What you need to do: Show the lines below that contain the string "burst".

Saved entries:

———

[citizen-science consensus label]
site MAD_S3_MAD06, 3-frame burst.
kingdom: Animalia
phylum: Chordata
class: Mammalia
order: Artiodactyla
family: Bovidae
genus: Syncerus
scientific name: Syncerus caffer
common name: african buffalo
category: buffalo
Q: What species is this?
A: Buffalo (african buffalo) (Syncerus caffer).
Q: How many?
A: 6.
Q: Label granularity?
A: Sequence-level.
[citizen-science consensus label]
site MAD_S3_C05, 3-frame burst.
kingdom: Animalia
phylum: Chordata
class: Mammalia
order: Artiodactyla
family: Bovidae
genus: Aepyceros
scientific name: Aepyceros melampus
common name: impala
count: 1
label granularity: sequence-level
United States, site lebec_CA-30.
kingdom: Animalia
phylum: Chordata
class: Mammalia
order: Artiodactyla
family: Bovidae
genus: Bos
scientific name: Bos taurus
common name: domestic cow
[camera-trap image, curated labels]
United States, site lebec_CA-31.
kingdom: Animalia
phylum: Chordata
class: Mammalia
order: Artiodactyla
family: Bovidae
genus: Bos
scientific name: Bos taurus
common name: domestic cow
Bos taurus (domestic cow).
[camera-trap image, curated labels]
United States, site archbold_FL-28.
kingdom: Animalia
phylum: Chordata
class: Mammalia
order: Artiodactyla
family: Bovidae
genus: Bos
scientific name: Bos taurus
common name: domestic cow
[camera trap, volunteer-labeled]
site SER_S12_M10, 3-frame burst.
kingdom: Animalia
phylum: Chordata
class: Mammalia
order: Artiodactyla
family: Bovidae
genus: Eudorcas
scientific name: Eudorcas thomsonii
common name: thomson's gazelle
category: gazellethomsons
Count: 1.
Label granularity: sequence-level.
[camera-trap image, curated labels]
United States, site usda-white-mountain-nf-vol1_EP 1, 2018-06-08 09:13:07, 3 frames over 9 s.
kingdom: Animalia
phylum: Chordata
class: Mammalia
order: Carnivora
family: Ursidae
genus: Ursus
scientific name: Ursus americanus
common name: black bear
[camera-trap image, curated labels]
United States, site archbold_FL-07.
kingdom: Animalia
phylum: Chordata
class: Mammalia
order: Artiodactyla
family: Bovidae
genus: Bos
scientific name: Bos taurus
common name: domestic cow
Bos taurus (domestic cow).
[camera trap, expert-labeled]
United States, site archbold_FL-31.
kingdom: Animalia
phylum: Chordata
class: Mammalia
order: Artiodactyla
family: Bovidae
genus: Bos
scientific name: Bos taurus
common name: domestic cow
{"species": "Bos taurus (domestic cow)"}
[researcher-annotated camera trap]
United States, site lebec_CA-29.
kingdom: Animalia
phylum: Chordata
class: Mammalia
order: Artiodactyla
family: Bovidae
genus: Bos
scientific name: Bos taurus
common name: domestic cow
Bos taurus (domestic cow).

———

Output for this task:
site MAD_S3_MAD06, 3-frame burst.
site MAD_S3_C05, 3-frame burst.
site SER_S12_M10, 3-frame burst.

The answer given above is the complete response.